At the far end, in the curved area facing Wellesley St East, sits a rounded sculpture of a woman, Polynesia, by Jim Allen, his 1952 graduate work from the Royal College of Art, with two small Theo Schoon pieces on each side.
It's not just the room which looks immaculate. "A lot of work has gone into the frames," Brownson points out. "There are new arts and crafts frames, the paintings have been cleaned, everything has been really carefully looked at."
Up one floor, and we enter the Upper Grey Gallery, with one smaller room housing a phenomenal collection of Maori portraits by Goldie and Lindauer facing, on the other side of the room, studies of some of our earliest colonial figures such as Richard Seddon, Sir John Logan Campbell and James Rutherford. They are united by a large 1863 work on loan from the Hocken Library, The New Zealand Chiefs in Wesley's House, by James Smetham.
Next door is where we find the gallery's oldest work, A View in Murderer's Bay, from 1642, "after" a sketch by Abel Tasman, by Isaac Gilsemans, the artist who travelled with the explorer. Below that is a 1777 study of a Poe-Bird (tui) by James Cook's artist, Sydney Parkinson, and on to an array of historical New Zealand scenes, culminating in Kennett Watkins' portentous The Phantom Canoe: A Legend of Lake Tarawera (1915), based on a ghostly event said to have occurred 11 days before the eruption.
We have barely scratched the surface, including whizzing through an area dedicated to the gallery's earliest philanthropist, James Mackelvie - furniture, painting, sculpture, china - before we head off back downstairs to the Gibbs Galleries where Brownson hands me over to contemporary art curator Natasha Conland, who is busy overseeing the installation of works in three rooms spanning 45 years of New Zealand art leading right up to the present day.
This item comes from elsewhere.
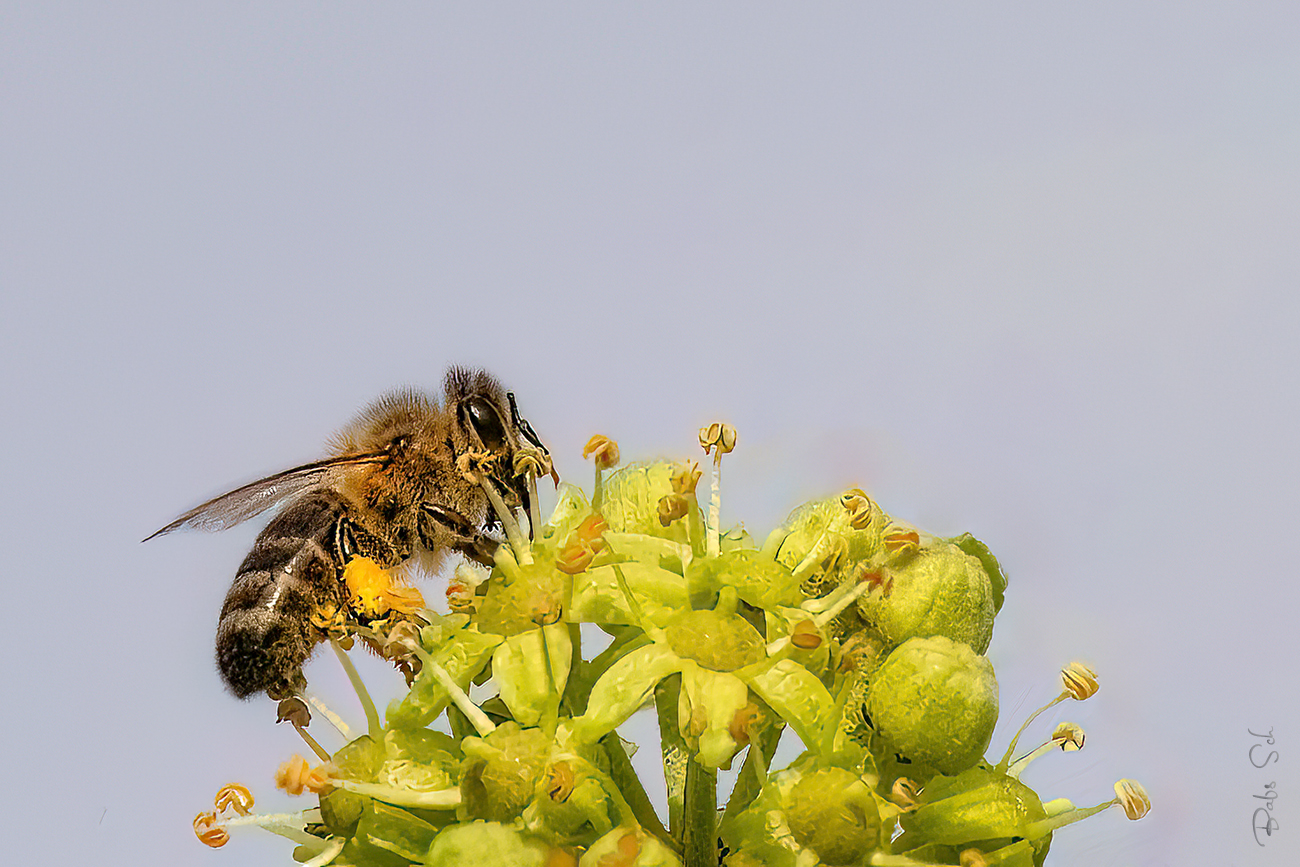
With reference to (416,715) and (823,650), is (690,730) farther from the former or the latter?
(416,715)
Each room, she explains, represents 15 years, starting with 1965-80, a period when "we were starting to find our own identity, when Art New Zealand first started being published, when the first books about New Zealand art started happening and when the most voracious debates about New Zealand were happening".
This room, "which is supposed to feel like the times, like you are almost back in the 60s", includes powerful works by Pat Hanly, Robert Ellis, Greer Twiss, Don Binney, Robin White, Milan Mrkusich, Peter Peryer and Colin McCahon (the moving The Care of Small Birds: Muriwai).
A backlit panel of self-portraits by Julia Morrison called Quiddities dominates the 1980-95 room, complemented by the likes of Max Gimblett, Billy Apple, Richard Killeen, Ruth Watson, John Reynolds, Bill Hammond, Tony Fomison, Giovanni Intra, Fiona Pardington, and one of Michael Parekowhai's earliest works, a sculpture called The Indefinite Article, a homage to McCahon.
The space supports Conland's claim that by this stage New Zealand art is "really established, with a younger generation coming through, with much more bravado, a bit of punk, some strong conceptual statements".
The 1995 to today room boasts "a lot of work that hasn't been displayed before" - acquisitions by Michael Stevenson, Rohan Wealleans and Kate Newby, a work from Francis Upritchard's show Doomed Doomed All Doomed, Shane Cottons' startling blue portrait Te Waiwhariki, two Mark Adams photos from his Authentic Tribal Arts series and Parekowhai's Rainbow Servant Dreaming perched high on the wall, near the door.
Says Conland: "I imagine the expectations on this room are going to be really heavy.
"We will be changing it regularly but for the first time it has to feel really alive."
Opening today
The public are invited to join the celebrations at 10am today on the Kitchener St forecourt of the gallery. After the ceremony, which includes a speech from Mayor Len Brown, a kapa haka display and a performance by the Auckland Philharmonic Orchestra, doors will open to the public at 11am.